Written task » With the pictures left out, write out exactly the lines from the one containing "What distance intervenes" through the end.

-*-*-

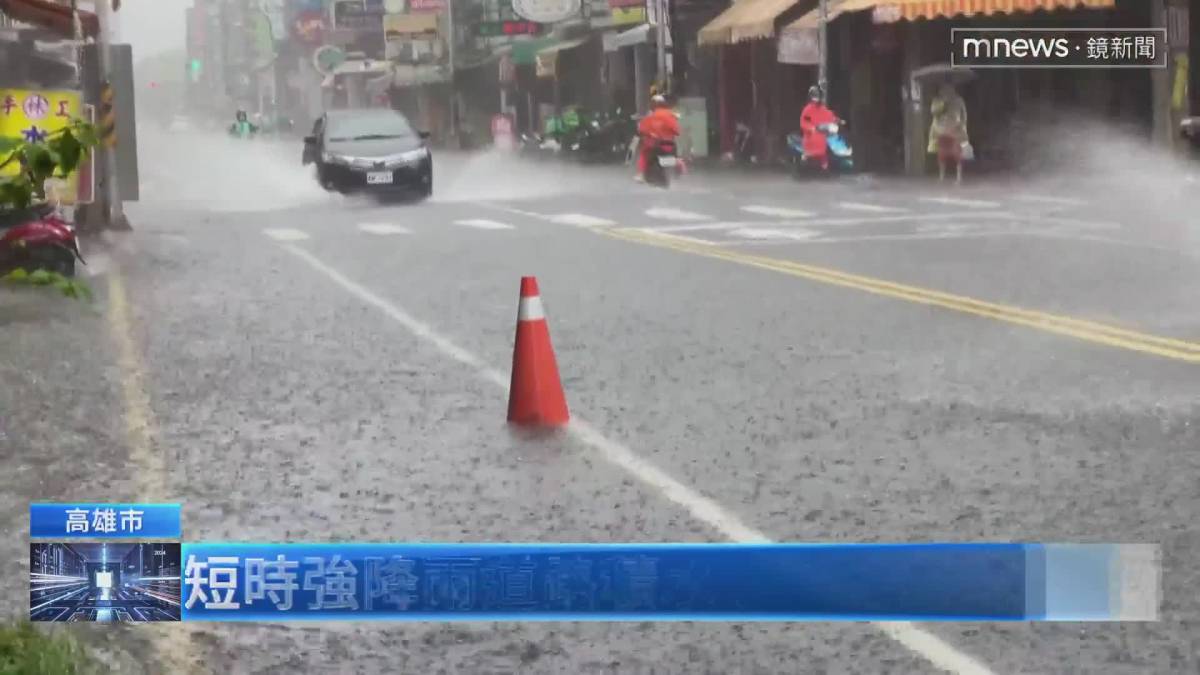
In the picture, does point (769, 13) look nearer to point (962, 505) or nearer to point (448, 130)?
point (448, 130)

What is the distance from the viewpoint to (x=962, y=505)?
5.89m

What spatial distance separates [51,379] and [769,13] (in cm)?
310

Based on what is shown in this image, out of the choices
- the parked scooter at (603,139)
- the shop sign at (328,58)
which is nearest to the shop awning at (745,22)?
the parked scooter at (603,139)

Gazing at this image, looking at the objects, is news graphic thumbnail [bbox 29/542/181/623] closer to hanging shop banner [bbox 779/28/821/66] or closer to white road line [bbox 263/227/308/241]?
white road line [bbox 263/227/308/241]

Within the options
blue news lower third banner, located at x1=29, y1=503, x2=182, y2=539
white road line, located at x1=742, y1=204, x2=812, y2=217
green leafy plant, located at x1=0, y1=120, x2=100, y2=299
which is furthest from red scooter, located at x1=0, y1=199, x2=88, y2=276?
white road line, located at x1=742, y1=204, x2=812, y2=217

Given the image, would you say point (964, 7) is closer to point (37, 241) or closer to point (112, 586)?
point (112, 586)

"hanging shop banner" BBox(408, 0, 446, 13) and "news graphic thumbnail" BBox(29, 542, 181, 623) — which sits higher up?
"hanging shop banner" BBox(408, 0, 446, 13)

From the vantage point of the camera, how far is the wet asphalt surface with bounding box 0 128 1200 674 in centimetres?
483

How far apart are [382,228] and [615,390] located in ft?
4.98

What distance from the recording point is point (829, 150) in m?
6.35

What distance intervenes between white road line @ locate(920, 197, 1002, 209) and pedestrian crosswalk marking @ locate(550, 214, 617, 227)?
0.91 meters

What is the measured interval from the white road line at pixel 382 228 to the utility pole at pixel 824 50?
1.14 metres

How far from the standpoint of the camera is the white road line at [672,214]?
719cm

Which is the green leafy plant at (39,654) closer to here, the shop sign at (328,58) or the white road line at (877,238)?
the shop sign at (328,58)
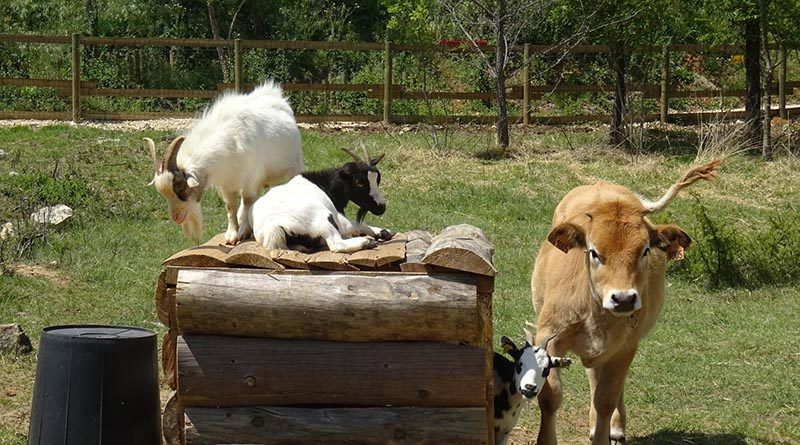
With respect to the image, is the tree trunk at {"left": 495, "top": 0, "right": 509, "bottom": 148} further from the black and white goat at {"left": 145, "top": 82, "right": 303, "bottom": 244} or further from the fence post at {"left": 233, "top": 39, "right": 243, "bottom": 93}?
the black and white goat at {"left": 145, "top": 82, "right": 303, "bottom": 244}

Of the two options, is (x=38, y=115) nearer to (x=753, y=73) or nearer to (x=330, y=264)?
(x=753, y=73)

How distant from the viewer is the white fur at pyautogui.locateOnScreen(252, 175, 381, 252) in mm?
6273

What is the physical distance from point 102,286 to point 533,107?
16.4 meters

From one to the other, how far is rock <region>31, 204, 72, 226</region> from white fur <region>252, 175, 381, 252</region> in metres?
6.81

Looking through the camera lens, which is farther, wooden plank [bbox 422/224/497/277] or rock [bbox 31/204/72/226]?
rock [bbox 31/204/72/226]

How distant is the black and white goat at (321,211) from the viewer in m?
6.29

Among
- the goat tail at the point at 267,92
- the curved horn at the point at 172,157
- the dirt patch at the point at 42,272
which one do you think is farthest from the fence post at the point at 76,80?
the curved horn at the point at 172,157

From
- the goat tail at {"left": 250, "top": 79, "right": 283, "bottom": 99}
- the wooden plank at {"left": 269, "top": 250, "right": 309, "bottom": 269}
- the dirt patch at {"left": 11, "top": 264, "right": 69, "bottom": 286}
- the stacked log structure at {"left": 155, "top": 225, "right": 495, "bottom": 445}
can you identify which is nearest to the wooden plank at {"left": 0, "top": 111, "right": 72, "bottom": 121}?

-*-*-

Output below »
What distance intervenes between white road line @ locate(920, 197, 1002, 209) and pedestrian crosswalk marking @ locate(550, 214, 617, 227)?
0.91 meters

What is the measured interval from the white road line at pixel 382 228 to the utility pole at pixel 824 50?
1.14 metres

How far from the standpoint of the camera is the white road line at [672,214]?
719cm

Which is the green leafy plant at (39,654) closer to here, the shop sign at (328,58) or the white road line at (877,238)?
the shop sign at (328,58)
With respect to the image, is the tree trunk at {"left": 495, "top": 0, "right": 509, "bottom": 148} further from the black and white goat at {"left": 145, "top": 82, "right": 303, "bottom": 244} or further from the fence post at {"left": 233, "top": 39, "right": 243, "bottom": 93}?
the black and white goat at {"left": 145, "top": 82, "right": 303, "bottom": 244}

Of the two options, is (x=38, y=115) nearer to (x=753, y=73) or nearer to (x=330, y=264)?
(x=753, y=73)

How distant from the viewer is the white fur at pyautogui.locateOnScreen(252, 175, 381, 252) in mm?
6273

What is the physical distance from point 102,286 to point 533,107?
16.4 meters

From one to the other, how far is rock <region>31, 204, 72, 226</region> from white fur <region>252, 175, 381, 252</region> in metres?
6.81

Looking through the camera lens, which is farther, wooden plank [bbox 422/224/497/277] or rock [bbox 31/204/72/226]?
rock [bbox 31/204/72/226]

How distant is the black and white goat at (321,211) from the viewer in m?
6.29

Among
- the goat tail at the point at 267,92
- the curved horn at the point at 172,157
- the dirt patch at the point at 42,272
which one do you think is farthest from the fence post at the point at 76,80?
the curved horn at the point at 172,157

From
- the goat tail at {"left": 250, "top": 79, "right": 283, "bottom": 99}
- the wooden plank at {"left": 269, "top": 250, "right": 309, "bottom": 269}
- the dirt patch at {"left": 11, "top": 264, "right": 69, "bottom": 286}
- the stacked log structure at {"left": 155, "top": 225, "right": 495, "bottom": 445}
can you identify which is nearest to the wooden plank at {"left": 0, "top": 111, "right": 72, "bottom": 121}?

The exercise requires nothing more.